#### [WRITTEN INSTRUCTION]
Rewrite the records below, replacing every occurrence of "camera" with "viewer" and leaving everything else unchanged.

#### [STORED RECORDS]
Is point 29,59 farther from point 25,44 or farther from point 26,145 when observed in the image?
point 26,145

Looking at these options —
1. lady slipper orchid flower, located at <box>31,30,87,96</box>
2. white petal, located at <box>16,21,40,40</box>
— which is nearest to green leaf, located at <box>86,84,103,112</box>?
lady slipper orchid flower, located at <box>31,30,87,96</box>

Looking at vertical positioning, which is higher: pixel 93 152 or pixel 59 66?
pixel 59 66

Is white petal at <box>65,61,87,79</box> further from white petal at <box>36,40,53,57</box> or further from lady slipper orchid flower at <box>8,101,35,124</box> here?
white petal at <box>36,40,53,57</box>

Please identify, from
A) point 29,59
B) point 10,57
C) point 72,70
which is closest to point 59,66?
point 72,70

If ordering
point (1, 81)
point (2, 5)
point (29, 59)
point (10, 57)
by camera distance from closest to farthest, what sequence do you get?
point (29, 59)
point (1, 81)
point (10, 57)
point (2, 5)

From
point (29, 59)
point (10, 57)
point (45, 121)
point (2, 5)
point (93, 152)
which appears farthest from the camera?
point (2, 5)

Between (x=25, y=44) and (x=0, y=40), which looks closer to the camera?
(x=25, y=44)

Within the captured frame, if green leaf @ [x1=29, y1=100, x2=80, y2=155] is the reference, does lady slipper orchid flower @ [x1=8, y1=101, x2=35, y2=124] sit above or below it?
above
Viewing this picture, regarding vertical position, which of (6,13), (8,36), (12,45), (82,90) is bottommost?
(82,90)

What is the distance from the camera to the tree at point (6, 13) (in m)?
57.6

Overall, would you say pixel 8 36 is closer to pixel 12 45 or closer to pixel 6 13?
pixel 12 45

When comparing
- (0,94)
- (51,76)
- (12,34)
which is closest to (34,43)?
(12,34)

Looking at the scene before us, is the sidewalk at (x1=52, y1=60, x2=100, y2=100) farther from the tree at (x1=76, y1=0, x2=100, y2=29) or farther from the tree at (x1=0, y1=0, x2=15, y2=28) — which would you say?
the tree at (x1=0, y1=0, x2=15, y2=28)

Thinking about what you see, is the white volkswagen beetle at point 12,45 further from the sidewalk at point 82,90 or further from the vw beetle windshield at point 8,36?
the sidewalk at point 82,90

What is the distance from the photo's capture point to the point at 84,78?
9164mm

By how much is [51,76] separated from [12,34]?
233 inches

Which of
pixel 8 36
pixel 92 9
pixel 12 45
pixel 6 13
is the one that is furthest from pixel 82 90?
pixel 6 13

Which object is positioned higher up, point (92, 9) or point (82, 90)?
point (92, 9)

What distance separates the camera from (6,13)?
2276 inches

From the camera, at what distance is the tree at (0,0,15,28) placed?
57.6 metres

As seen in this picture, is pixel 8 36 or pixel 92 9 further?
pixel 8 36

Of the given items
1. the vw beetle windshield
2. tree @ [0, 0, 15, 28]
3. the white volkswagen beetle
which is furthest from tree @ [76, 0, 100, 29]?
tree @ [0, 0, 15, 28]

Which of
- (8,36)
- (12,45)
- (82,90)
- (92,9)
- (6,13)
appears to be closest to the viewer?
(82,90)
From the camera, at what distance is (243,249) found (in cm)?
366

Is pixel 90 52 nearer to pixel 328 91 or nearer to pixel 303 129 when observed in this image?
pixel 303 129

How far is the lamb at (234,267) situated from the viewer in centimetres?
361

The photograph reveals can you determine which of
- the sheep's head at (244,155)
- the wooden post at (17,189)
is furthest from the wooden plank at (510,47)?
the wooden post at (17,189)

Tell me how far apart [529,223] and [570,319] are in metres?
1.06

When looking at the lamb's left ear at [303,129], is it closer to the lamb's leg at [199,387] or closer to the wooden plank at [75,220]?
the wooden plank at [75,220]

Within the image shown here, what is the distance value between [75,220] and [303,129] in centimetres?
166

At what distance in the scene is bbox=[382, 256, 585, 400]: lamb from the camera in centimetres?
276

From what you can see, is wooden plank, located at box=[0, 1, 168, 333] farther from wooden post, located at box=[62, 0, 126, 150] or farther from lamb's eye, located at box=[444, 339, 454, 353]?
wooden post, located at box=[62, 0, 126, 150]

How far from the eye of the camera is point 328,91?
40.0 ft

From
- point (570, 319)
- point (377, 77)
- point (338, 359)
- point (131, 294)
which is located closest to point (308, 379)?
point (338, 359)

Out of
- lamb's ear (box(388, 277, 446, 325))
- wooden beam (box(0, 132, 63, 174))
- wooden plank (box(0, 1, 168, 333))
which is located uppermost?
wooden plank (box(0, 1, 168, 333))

#### [FULL ANSWER]
Is point 29,59 farther from point 25,44 or farther from point 26,145 when observed in the image?
point 26,145

Looking at these options —
1. lady slipper orchid flower, located at <box>31,30,87,96</box>
2. white petal, located at <box>16,21,40,40</box>
— which is nearest to green leaf, located at <box>86,84,103,112</box>?
lady slipper orchid flower, located at <box>31,30,87,96</box>

Looking at vertical positioning, which is higher: pixel 93 152 or pixel 59 66?
pixel 59 66

Is white petal at <box>65,61,87,79</box> further from white petal at <box>36,40,53,57</box> or further from lady slipper orchid flower at <box>8,101,35,124</box> here?
white petal at <box>36,40,53,57</box>

Please identify, from
A) point 29,59
B) point 10,57
C) point 72,70
which is closest to point 59,66?
point 72,70

If ordering
point (1, 81)
point (2, 5)
point (29, 59)
point (10, 57)
by viewer distance from closest to farthest, what sequence do you get?
point (29, 59)
point (1, 81)
point (10, 57)
point (2, 5)

From
point (29, 59)
point (10, 57)
point (45, 121)
point (2, 5)
point (93, 152)
which appears farthest from the viewer?
point (2, 5)

Between (x=25, y=44) and (x=0, y=40), which looks closer to the viewer?
(x=25, y=44)

Within the captured frame, if green leaf @ [x1=29, y1=100, x2=80, y2=155] is the reference, does lady slipper orchid flower @ [x1=8, y1=101, x2=35, y2=124] sit above or below it?
above
Viewing this picture, regarding vertical position, which of (6,13), (8,36), (12,45), (82,90) is bottommost?
(82,90)

What is the distance from the viewer to the tree at point (6, 13) (in m)?
57.6

Overall, would you say pixel 8 36 is closer to pixel 12 45 or closer to pixel 6 13?
pixel 12 45

When comparing
- (0,94)
- (51,76)
- (12,34)
which is closest to (34,43)?
(12,34)

Looking at the scene before us, is the sidewalk at (x1=52, y1=60, x2=100, y2=100) farther from the tree at (x1=76, y1=0, x2=100, y2=29) or farther from the tree at (x1=0, y1=0, x2=15, y2=28) — which would you say?
the tree at (x1=0, y1=0, x2=15, y2=28)

Thinking about what you see, is the white volkswagen beetle at point 12,45 further from the sidewalk at point 82,90 or further from the vw beetle windshield at point 8,36?
the sidewalk at point 82,90

What is the distance from the photo's capture point to the point at 84,78?
9164mm

By how much is [51,76] separated from [12,34]?
233 inches

Which of
pixel 8 36
pixel 92 9
pixel 12 45
pixel 6 13
is the one that is furthest from pixel 82 90?
pixel 6 13

Which object is positioned higher up, point (92, 9) or point (82, 90)?
point (92, 9)

What distance separates the viewer from (6,13)?
2276 inches

From the viewer, at what distance is the tree at (0,0,15,28) placed?
57.6 metres

As seen in this picture, is pixel 8 36 or pixel 92 9 further?
pixel 8 36

Of the given items
1. the vw beetle windshield
2. tree @ [0, 0, 15, 28]
3. the white volkswagen beetle
which is furthest from tree @ [76, 0, 100, 29]?
tree @ [0, 0, 15, 28]

Which of
- (8,36)
- (12,45)
- (82,90)
- (92,9)
- (6,13)
appears to be closest to the viewer?
(82,90)
From the viewer, at what distance is (243,249) found (in cm)?
366

Is pixel 90 52 nearer to pixel 328 91 or nearer to pixel 303 129 when observed in this image?
pixel 303 129

How far is the lamb at (234,267) situated from the viewer in centimetres?
361

The photograph reveals can you determine which of
- the sheep's head at (244,155)
- the wooden post at (17,189)
is furthest from the wooden plank at (510,47)?
the wooden post at (17,189)

Tell me how far apart [529,223] and [570,319] are in metres?
1.06

When looking at the lamb's left ear at [303,129], is it closer to the lamb's leg at [199,387] or closer to the wooden plank at [75,220]?
the wooden plank at [75,220]

Within the image shown here, what is the distance value between [75,220] and [303,129] in centimetres?
166

At what distance in the scene is bbox=[382, 256, 585, 400]: lamb from the viewer in centimetres?
276

From what you can see, is wooden plank, located at box=[0, 1, 168, 333] farther from wooden post, located at box=[62, 0, 126, 150] or farther from lamb's eye, located at box=[444, 339, 454, 353]?
wooden post, located at box=[62, 0, 126, 150]

How far from the eye of the viewer is point 328,91?
40.0 ft

From
- point (570, 319)
- point (377, 77)
- point (338, 359)
- point (131, 294)
which is located closest to point (308, 379)?
point (338, 359)

Out of
- lamb's ear (box(388, 277, 446, 325))
- wooden beam (box(0, 132, 63, 174))
- wooden plank (box(0, 1, 168, 333))
which is located uppermost?
wooden plank (box(0, 1, 168, 333))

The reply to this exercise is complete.